もう10年以上もアパートの家主をしております。
 法律の専門家でもありませんし、 借家契約についてとくに勉強したこともありません。ただ周りから「家主とはこういうもんだ…」といわれてきた程度の知識に基づいて、これまでなんとか無事に家主を続けてきました。
 しかしこれからは、借家人も理屈っぽくなり、今までのようにはいかぬと考えてもいます。そこで、借家人たちがいつも口にする「おれたちには借家権があるんだ」と言う<借家権>とはどういう性質の権利なのか?また借家権とはそれほどに強い権利なのか?について分かり易くご教示下さい。

借家権の対抗力

 たしかに借家権は特殊な権利ですし、借地借家法という特別法に守られて、借家人には強い味方となっている権利と言えます。
 まず借家権には、建物賃貸借契約という債権契約上の権利であるのにかかわらず、物権に認められるような<対抗力>というものが認められています。これは、明らかに借家権の特異な効力の一つと言えます。

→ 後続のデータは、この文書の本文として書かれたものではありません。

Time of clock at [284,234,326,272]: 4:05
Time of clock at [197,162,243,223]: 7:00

 しかし、借家権にこの対抗力を認めないと、借主の立場が非常に不安定なものとなります。
 例えば、あなたは、そのアパートの所有者ですから、自由にそのアパートを第三者に売却したりできます。ところが、借主はあなたとの借家契約という債権契約で結ばれてはいますが、そのアパートを買った第三者とは、何の結びつきもありません。したがって、新所有者から、「あなたとは借家契約もしていないし、するつもりもないので、このアパートから出てください」とやられると借家人は立ち退かざるを得ないことになります。

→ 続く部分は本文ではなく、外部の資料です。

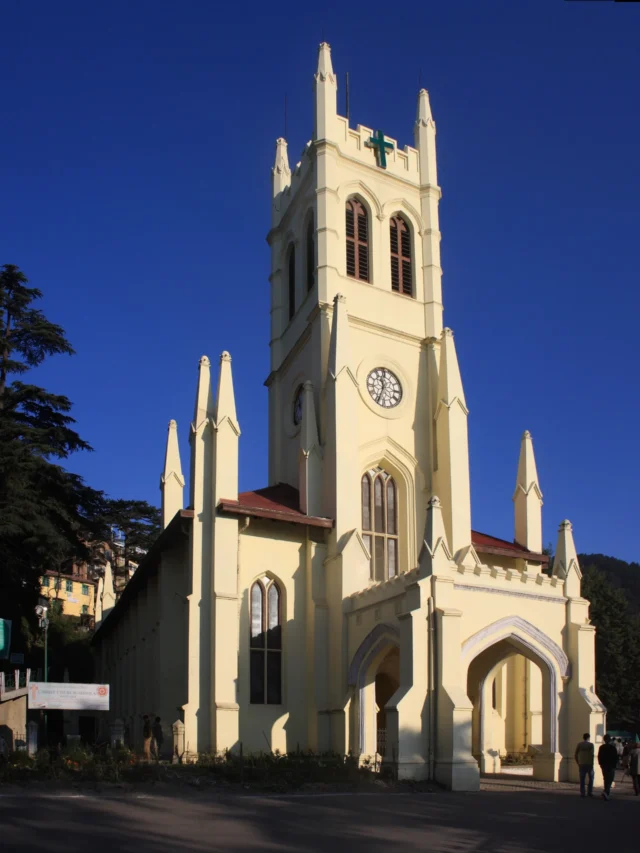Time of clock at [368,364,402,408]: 11:33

 これでは、借家人の地位は甚だ不安定です。そこで法律はこの場合、借家人の従来からの借家権を、新所有者にも対抗=主張して、従来通り借室に居住できることとしました(借地借家法31条)。

 これが借家権の対抗力といわれるものです。
 したがって、家主であるアパートの所有者は、自分の所有アパートを自由に売ったりできますが、その代わりこれを買った第三者は、借家人を従来通り扱わねばならないという制限を受けることになります。

期限の更新

 普通の契約なら「この契約の有効期限は2年間としましょう」と当事者が決めれば、その2年の期間が終われば、契約は当然終了します。
 ところが、借家権の場合、その2年の終了前に、とくに家主から「期限の更新はしません」とかの断りを入れないと、期限は自動的に更新されます(法26条)。

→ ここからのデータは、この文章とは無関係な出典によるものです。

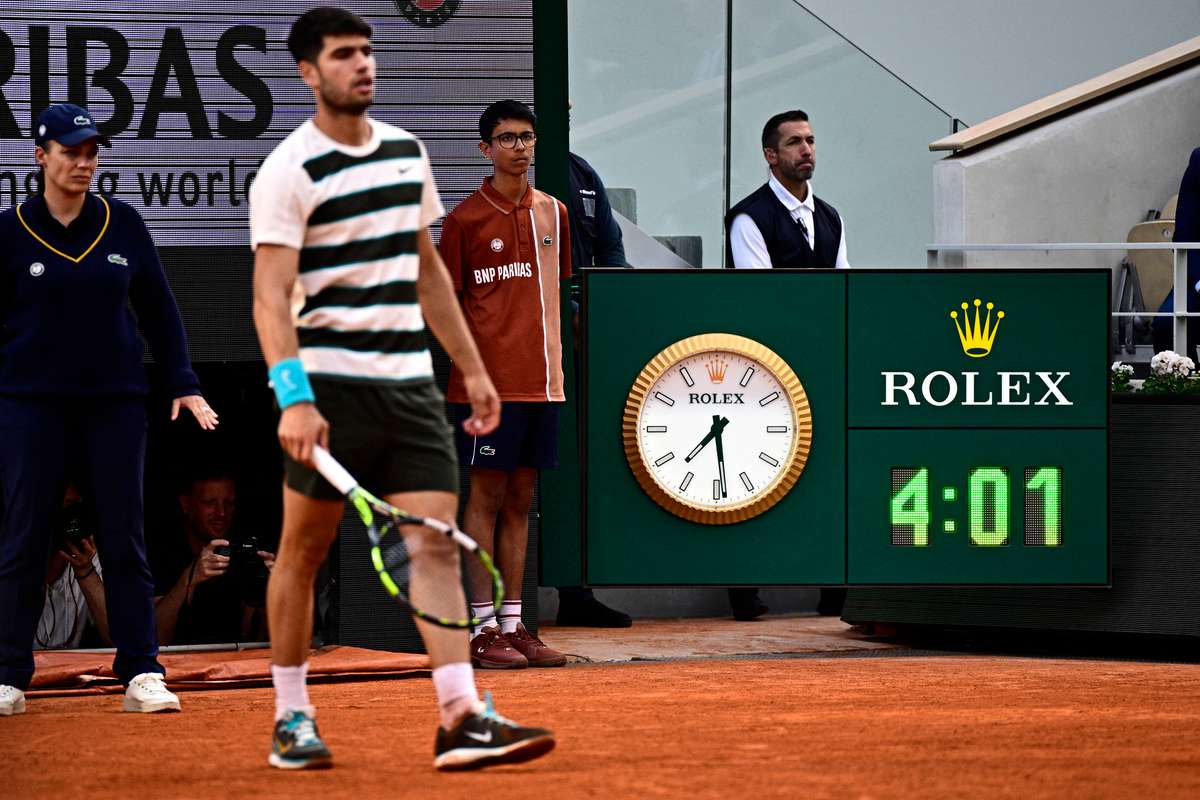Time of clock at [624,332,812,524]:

 そして、この期限の更新拒否にせよ、期限なしの場合の解約の申し入れにせよ、家主に正当事由がないと許されないとされています(法28条)。
 つまり、普通の契約の場合に比べ、それだけ借家契約の場合の借家権は保護されているといえます。
 そのため、家主側からはこれまで「期限など決めてもこれではナンセンスだ」といった不満が主張され続けていました。
 そこで法律も、最近の改正で、いったん期限を決めたら更新は認めないことにできる<定期借家権>を新設しました(法38条)。

家賃の増減額

 普通の契約では、当初に決めた契約上の金額などは、当事者双方が合意しない限り、その変更は認められません。
 しかし、借家契約の場合、一定の条件のもとに、一方から、その増減額を請求できるものとしています(法32条)。
 例えば、諸般の事情から、その家賃額が不当に高いとされるような場合、借主は家主に「家賃を2割減額してください」といった減額請求ができるとされています。
借家人に不利な持約は無効

 借地借家法では、いろいろの面での規制をしていますが、この規制に反し、借主に不利となるような特約は、たとえ借主が合意しても無効として、借主を保護しようとしています。例えば、

 @「第○条 家主は、期限の更新時、更新拒否の通告を借主にする必要はないものとする」などの特約は、借地借家法26条に反し、かつ借主に不利となる特約だから無効とされます(法30条)。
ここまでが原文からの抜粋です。